# ABOUT THIS TASK:
Lines with "charset": please show every one of them from the listing below.

# DATA SHOWN:
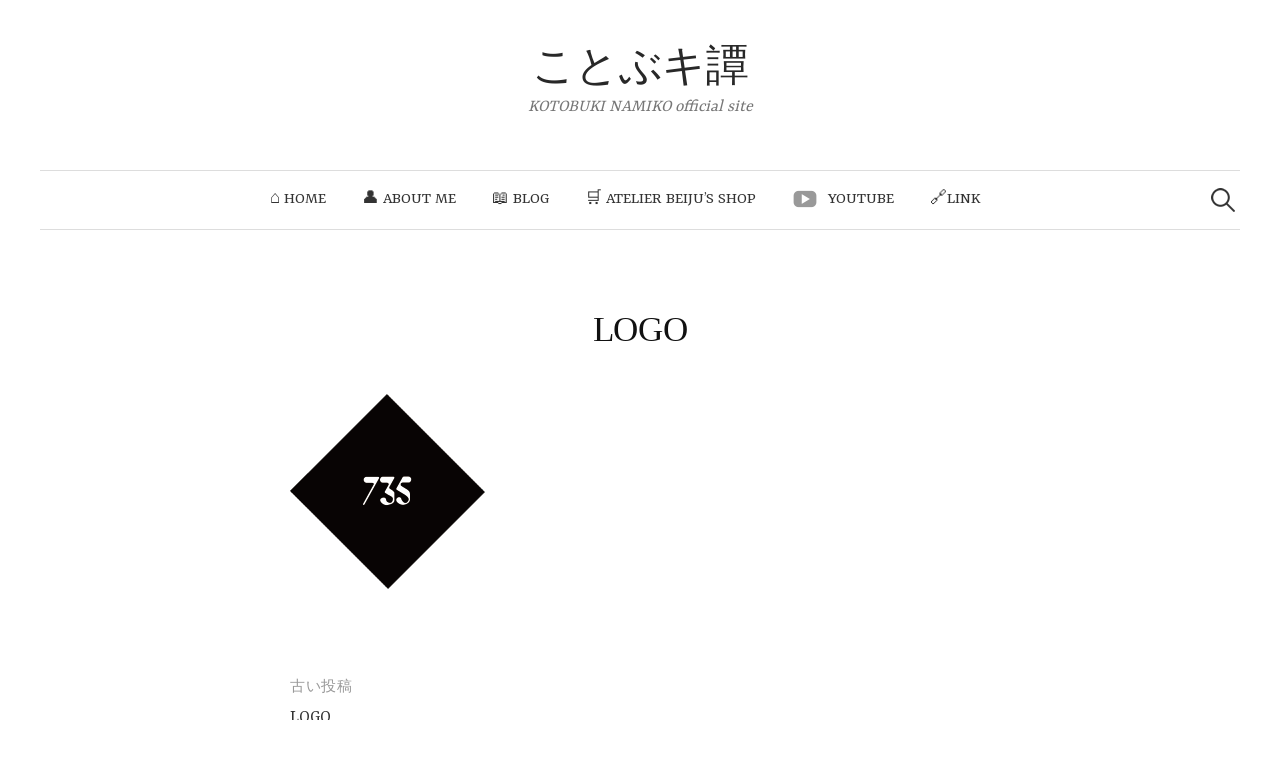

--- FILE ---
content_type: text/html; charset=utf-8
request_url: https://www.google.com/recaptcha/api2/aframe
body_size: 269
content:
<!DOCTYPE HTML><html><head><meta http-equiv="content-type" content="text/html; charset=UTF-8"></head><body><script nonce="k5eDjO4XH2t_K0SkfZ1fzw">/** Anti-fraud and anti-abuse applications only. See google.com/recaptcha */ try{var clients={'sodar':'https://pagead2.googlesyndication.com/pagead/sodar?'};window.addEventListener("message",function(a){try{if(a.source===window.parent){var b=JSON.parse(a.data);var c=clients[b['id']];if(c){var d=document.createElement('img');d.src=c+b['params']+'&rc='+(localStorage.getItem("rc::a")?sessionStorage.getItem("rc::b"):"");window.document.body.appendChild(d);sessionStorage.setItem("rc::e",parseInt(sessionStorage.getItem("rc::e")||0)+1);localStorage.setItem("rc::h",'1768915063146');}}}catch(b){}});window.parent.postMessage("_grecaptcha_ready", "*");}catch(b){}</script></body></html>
...
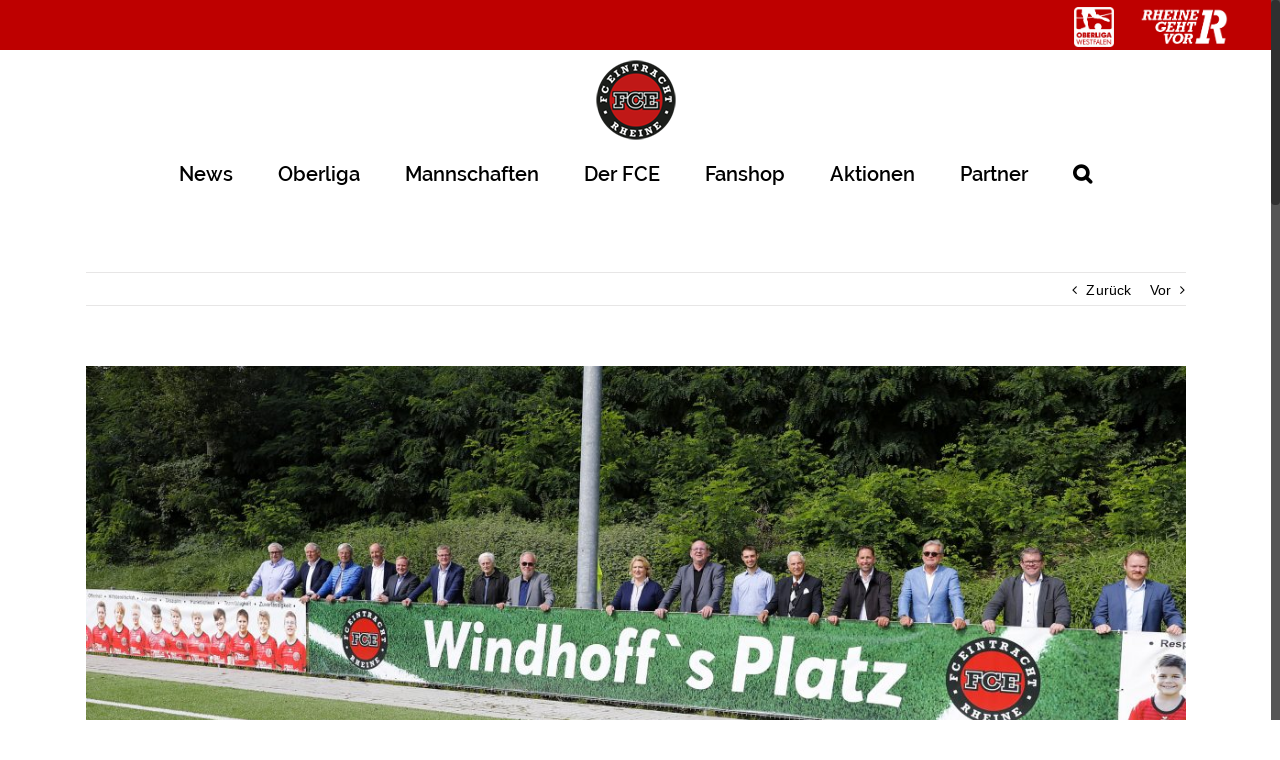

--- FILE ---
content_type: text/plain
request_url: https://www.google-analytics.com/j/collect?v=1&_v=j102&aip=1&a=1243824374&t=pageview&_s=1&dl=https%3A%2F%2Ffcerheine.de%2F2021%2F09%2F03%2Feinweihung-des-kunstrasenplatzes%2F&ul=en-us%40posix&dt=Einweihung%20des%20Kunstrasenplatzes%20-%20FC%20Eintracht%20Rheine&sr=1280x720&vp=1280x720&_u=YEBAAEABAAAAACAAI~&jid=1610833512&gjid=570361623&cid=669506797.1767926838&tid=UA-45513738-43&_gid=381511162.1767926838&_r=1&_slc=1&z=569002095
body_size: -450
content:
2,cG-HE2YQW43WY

# ANSWER SPACE:
content_type: text/html; charset=utf-8
<!DOCTYPE HTML><html><head><meta http-equiv="content-type" content="text/html; charset=UTF-8"></head><body><script nonce="k5eDjO4XH2t_K0SkfZ1fzw">/** Anti-fraud and anti-abuse applications only. See google.com/recaptcha */ try{var clients={'sodar':'https://pagead2.googlesyndication.com/pagead/sodar?'};window.addEventListener("message",function(a){try{if(a.source===window.parent){var b=JSON.parse(a.data);var c=clients[b['id']];if(c){var d=document.createElement('img');d.src=c+b['params']+'&rc='+(localStorage.getItem("rc::a")?sessionStorage.getItem("rc::b"):"");window.document.body.appendChild(d);sessionStorage.setItem("rc::e",parseInt(sessionStorage.getItem("rc::e")||0)+1);localStorage.setItem("rc::h",'1768915063146');}}}catch(b){}});window.parent.postMessage("_grecaptcha_ready", "*");}catch(b){}</script></body></html>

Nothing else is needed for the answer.